■ ACTIVITY ■
Lines in the data below that contain the word "taxonomic" are to be copied.

■ RECORDS SHOWN ■
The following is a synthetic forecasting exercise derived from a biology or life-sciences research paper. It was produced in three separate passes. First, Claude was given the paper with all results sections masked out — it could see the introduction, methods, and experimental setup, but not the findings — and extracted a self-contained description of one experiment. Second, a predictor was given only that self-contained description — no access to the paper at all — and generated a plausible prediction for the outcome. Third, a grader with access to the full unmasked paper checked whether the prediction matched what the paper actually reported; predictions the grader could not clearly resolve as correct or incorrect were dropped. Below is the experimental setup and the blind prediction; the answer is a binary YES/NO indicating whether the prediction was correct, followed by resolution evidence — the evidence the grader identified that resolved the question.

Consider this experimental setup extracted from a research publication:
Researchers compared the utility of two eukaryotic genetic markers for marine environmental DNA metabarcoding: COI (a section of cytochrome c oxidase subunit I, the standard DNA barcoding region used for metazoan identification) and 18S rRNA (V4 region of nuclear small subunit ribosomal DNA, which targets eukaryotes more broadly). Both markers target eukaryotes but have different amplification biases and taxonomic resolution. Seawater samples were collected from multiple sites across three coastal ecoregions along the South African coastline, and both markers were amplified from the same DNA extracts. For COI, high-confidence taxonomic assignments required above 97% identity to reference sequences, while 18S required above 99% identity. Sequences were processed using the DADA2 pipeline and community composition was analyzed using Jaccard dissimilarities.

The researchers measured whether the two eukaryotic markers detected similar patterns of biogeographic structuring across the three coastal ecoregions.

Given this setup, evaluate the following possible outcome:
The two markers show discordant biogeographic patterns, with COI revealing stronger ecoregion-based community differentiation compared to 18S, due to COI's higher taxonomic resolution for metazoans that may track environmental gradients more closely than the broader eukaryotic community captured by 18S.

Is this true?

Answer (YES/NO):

■ TASK RESULT ■
Researchers compared the utility of two eukaryotic genetic markers for marine environmental DNA metabarcoding: COI (a section of cytochrome c oxidase subunit I, the standard DNA barcoding region used for metazoan identification) and 18S rRNA (V4 region of nuclear small subunit ribosomal DNA, which targets eukaryotes more broadly). Both markers target eukaryotes but have different amplification biases and taxonomic resolution. Seawater samples were collected from multiple sites across three coastal ecoregions along the South African coastline, and both markers were amplified from the same DNA extracts. For COI, high-confidence taxonomic assignments required above 97% identity to reference sequences, while 18S required above 99% identity. Sequences were processed using the DADA2 pipeline and community composition was analyzed using Jaccard dissimilarities.
The two markers show discordant biogeographic patterns, with COI revealing stronger ecoregion-based community differentiation compared to 18S, due to COI's higher taxonomic resolution for metazoans that may track environmental gradients more closely than the broader eukaryotic community captured by 18S.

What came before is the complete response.